Excerpt: Felix the Railway Cat by Kate Moore


1st Jan 2015 Excerpts

Excerpt: Felix the Railway Cat by Kate Moore

An unusual employee of a railway station is the protagonist of a heartwarming new biography.

When the employees  at Huddersfield railway station got themselves a team kitten in 2011, they couldn’t possibly have imagined what would happen next. The original idea was that a cat might be fun to have around and could perhaps catch a few mice. Six years later, and Felix—who was named before the team found out she was a girl—is now famous enough to have her own biography.

Image via welovecatsandkittens

At first, Felix stuck mainly to charming her (human) colleagues—even the ones who’d been decidedly grumpy about having a cat at all. But once she was confident enough to hit the platforms, it became clear how good she was at charming everybody else too: able to soothe the angriest of passengers and to stop screaming children mid-tantrum. By 2013, she was a big enough part of station life to be given a personalised cat-flap when electronic barriers were introduced.

Not long afterwards, a business commuter who’d fallen under her spell created a Felix Facebook page—and soon after that her promotion to senior pest controller was reported by the local paper (a slightly scandalous promotion, some might say, given that she’s never been much good at catching mice).

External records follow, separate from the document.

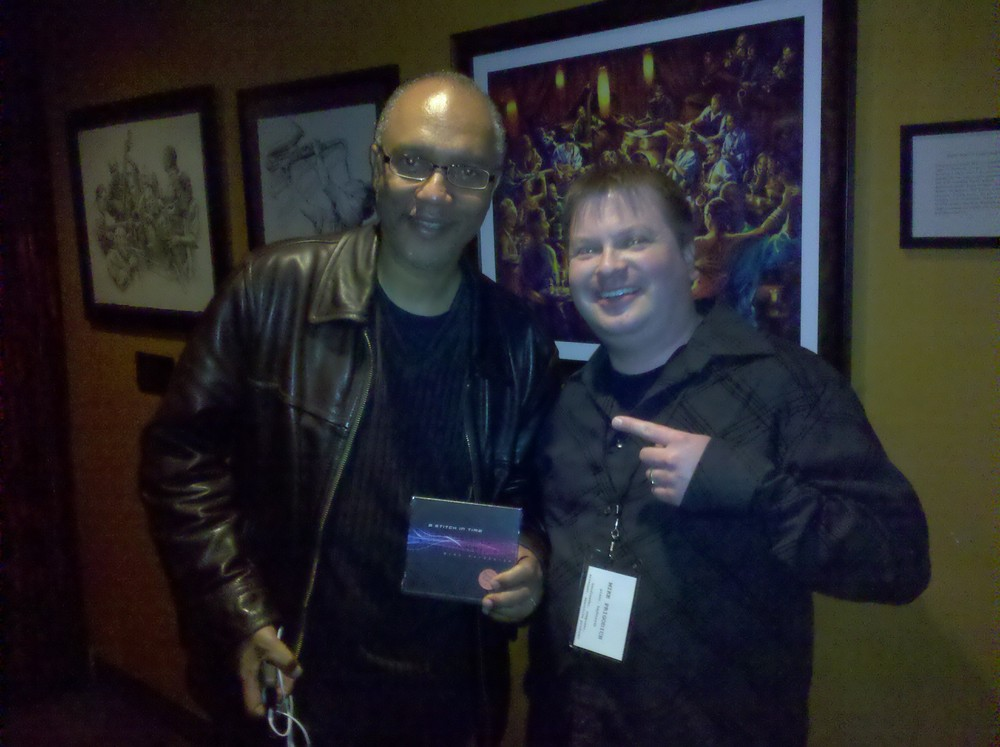 Billy Childs and Mike 05-28-2011.jpg
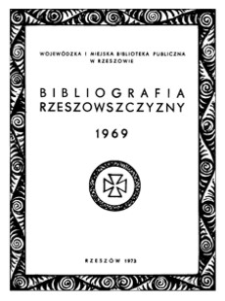 Bibliografia Rzeszowszczyzny 1969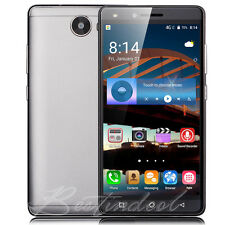 3G Android 6.0 Cell Phone Unlocked Dual SIM Quad Core Smartphone GPS Net10 5''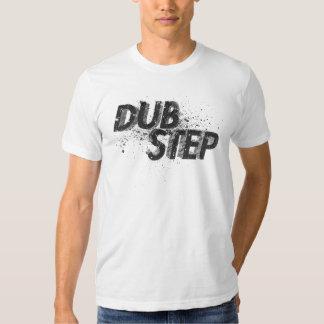 Explosión de Dubstep Camisetas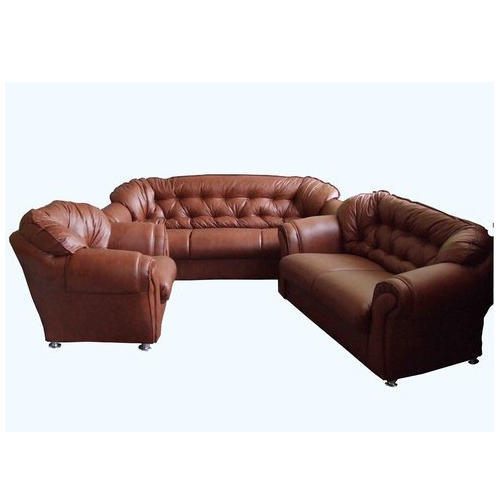 Button Bonded Brown Designer Leather Sofa Set, Rs 49800 /set | ID ...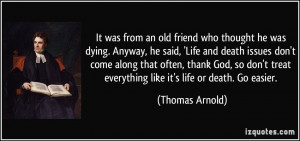 Quotes About Friends Dying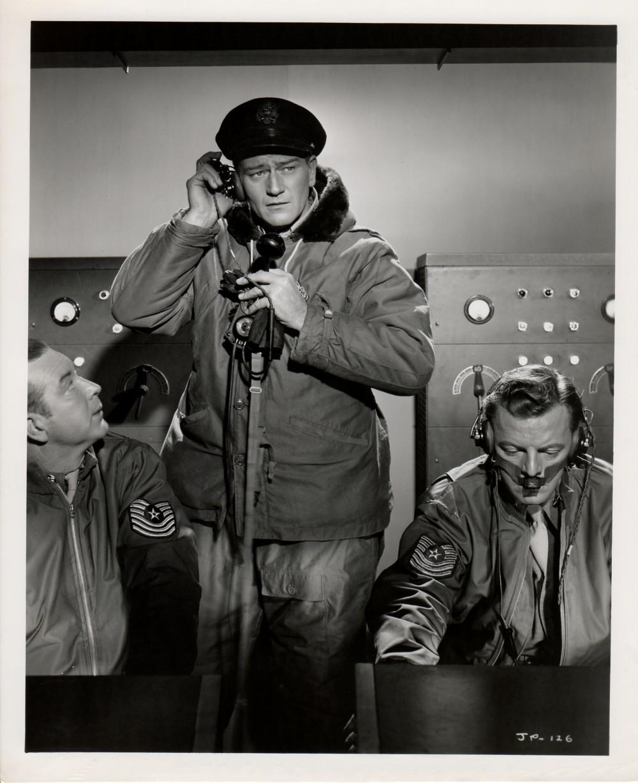 Les espions s'amusent - Jet pilot - 1957 Wayne662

And it was then that her career really took off—as, like The Beatles before her, Felix’s fame spread from her hometown to the rest of Britain, and from there to the world. By 2016, she had 100,000 Facebook followers and a film of her in action was being shown on TV programmes from America to Japan, Australia to Mexico. But for some fans—including in this passage, a young boy with autism—only seeing Felix in the flesh would do...


The Excerpt 


"Huddersfield station had become a key destination for Felix's tens of thousands of fans. They travelled for miles—the team had met people from China, Germany and  Canada who had come to see her. English fans altered their travel plans so they could alight at Huddersfield in the hope of catching a few minutes with Felix; regular commuters came that little bit earlier in the mornings just to have some fun.

Then came a warm day when [team leader] Andrew McClements noticed a mother with a five-year-old son battling towards him on the platform. ‘Hello, there!’ he said in a friendly fashion to the boy.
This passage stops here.